И слово, какое подходящее нашел Широков – «валка», любого бюрократа удовлетворит. С другой стороны, это слово – рабочее, от него пахнет сосновыми опилками.
Тут к Бузовскому на помощь подоспел молодой румяный чиновник, суетившийся на стройке.
– Что тут происходит? – повторил он буква в букву, знак в знак вопрос Бузовского, голос у него был грозный, с металлическими нотками. Бузовский поморщился привычно – Широков вызывал у него головную боль, скоро от вида этого деревенского майора у него, наверное, будут болеть и зубы… Тьфу!

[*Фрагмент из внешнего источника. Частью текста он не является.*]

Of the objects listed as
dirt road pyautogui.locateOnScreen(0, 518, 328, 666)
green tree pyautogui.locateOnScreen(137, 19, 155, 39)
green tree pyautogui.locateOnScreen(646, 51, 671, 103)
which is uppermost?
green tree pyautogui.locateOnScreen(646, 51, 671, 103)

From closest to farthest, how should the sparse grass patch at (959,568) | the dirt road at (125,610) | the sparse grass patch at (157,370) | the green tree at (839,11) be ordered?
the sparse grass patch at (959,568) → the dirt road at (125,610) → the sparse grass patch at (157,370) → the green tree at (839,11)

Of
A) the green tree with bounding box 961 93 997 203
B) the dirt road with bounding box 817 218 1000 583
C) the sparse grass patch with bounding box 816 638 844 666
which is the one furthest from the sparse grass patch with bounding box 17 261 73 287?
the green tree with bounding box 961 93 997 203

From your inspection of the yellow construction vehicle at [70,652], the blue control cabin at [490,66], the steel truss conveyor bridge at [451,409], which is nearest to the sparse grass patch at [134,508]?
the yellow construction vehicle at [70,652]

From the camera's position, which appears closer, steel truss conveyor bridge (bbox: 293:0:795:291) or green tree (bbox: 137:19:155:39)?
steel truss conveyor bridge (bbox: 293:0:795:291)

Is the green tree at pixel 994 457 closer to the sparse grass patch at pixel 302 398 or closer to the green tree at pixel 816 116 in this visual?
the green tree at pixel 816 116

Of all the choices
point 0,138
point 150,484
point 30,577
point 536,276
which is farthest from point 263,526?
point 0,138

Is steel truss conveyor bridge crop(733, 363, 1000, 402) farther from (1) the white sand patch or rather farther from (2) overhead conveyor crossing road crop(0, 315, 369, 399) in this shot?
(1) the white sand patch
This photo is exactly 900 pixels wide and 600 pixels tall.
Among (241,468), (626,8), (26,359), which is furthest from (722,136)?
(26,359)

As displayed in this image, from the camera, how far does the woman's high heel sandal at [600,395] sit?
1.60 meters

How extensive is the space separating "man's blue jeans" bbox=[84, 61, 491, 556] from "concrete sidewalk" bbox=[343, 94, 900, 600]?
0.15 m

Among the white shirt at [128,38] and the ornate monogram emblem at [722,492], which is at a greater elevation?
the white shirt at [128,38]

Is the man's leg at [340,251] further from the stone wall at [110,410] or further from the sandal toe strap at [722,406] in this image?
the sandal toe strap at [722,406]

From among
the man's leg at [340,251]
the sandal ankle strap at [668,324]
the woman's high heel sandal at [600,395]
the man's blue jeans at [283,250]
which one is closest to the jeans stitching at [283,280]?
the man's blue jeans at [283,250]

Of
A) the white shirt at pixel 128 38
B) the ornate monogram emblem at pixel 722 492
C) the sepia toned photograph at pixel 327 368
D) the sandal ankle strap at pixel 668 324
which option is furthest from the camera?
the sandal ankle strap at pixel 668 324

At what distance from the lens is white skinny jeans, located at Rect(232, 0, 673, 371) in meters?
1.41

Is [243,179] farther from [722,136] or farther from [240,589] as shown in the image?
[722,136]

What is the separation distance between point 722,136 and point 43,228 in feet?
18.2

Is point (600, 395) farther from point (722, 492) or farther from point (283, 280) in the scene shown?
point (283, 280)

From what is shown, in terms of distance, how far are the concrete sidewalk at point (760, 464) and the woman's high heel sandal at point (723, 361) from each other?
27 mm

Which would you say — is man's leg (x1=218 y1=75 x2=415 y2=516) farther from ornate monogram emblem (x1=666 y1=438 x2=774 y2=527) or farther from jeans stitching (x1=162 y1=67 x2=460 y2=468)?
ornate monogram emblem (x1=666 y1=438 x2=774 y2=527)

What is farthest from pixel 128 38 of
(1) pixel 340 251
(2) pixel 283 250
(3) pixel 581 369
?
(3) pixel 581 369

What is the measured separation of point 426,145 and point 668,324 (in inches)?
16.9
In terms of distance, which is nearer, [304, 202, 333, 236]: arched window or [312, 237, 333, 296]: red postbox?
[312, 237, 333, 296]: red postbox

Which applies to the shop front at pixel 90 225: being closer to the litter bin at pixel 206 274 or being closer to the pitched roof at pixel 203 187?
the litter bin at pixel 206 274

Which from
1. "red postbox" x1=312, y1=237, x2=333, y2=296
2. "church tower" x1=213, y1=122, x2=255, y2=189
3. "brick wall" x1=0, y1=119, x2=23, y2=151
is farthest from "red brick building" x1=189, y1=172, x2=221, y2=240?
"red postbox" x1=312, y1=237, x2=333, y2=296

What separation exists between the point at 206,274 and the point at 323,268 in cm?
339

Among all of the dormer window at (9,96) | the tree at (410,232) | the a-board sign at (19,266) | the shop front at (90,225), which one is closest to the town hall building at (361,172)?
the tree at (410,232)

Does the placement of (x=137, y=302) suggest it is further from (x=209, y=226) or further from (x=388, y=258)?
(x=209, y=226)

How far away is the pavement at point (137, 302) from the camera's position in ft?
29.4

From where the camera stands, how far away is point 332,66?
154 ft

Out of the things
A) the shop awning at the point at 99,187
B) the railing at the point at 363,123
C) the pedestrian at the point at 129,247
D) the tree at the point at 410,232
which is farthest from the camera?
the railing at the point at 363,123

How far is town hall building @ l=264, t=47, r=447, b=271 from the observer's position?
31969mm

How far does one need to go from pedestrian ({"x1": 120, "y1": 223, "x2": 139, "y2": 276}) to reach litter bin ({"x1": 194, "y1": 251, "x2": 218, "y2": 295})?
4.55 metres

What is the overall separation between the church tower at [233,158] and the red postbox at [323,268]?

– Покажите майору план застраиваемой территории и разрешение на вырубку леса.
– Нет проблем! – бодро вскричал чиновник и, совершив ловкое, почти неуловимое движение, раскрыл кожаную папку, которую держал под мышкой.
– Пажалте! – издевательски произнес он. Протянул Широкову отпечатанный в типографии план будущего поместья.
Широков спокойно – ни одна жилка на лице не дрогнула, – взял план в руки. Вгляделся в топографические изображения, нарисованные на бумаге.